• What the task requires
Instruction for the data below: set down exactly the lines from the line with "United States, site archbold_FL-03." to the line with "genus: Mazama", inclusive, and no others.

• Data in this exercise
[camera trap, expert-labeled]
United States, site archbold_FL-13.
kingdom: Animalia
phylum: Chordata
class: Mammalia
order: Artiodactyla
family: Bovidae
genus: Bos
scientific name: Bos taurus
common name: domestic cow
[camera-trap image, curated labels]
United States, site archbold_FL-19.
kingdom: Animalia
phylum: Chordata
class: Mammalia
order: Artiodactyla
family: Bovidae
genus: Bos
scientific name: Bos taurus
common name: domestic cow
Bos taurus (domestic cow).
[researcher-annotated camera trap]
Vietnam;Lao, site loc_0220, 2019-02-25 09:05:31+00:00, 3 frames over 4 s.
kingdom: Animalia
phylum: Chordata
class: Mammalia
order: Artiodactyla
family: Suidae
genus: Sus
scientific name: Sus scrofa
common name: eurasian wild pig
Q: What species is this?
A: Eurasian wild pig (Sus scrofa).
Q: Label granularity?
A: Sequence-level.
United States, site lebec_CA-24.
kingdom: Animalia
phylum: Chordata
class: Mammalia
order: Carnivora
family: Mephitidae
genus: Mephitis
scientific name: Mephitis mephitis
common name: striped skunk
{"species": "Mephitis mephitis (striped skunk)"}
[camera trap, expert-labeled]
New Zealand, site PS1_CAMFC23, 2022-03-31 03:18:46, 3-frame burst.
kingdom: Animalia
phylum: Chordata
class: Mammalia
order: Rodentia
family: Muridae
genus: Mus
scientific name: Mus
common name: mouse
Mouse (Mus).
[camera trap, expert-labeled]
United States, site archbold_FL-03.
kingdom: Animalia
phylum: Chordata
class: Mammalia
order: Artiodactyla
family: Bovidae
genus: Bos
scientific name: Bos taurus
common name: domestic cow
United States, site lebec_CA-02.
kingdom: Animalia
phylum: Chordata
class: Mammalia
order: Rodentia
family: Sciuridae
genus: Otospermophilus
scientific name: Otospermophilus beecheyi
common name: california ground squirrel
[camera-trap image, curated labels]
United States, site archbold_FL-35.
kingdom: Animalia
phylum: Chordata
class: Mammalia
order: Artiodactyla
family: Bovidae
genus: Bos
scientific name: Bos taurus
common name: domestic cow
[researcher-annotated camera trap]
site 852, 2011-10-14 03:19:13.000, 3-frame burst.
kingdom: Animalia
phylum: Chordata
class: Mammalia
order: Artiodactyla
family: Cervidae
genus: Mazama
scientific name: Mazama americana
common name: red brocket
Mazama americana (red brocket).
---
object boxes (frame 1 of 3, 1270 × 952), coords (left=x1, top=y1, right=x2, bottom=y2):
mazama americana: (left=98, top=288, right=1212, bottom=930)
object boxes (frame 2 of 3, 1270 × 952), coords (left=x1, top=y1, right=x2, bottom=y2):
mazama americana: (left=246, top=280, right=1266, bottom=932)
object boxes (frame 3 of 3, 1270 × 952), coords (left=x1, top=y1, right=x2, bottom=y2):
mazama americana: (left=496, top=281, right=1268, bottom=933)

• Problem solution
United States, site archbold_FL-03.
kingdom: Animalia
phylum: Chordata
class: Mammalia
order: Artiodactyla
family: Bovidae
genus: Bos
scientific name: Bos taurus
common name: domestic cow
United States, site lebec_CA-02.
kingdom: Animalia
phylum: Chordata
class: Mammalia
order: Rodentia
family: Sciuridae
genus: Otospermophilus
scientific name: Otospermophilus beecheyi
common name: california ground squirrel
[camera-trap image, curated labels]
United States, site archbold_FL-35.
kingdom: Animalia
phylum: Chordata
class: Mammalia
order: Artiodactyla
family: Bovidae
genus: Bos
scientific name: Bos taurus
common name: domestic cow
[researcher-annotated camera trap]
site 852, 2011-10-14 03:19:13.000, 3-frame burst.
kingdom: Animalia
phylum: Chordata
class: Mammalia
order: Artiodactyla
family: Cervidae
genus: Mazama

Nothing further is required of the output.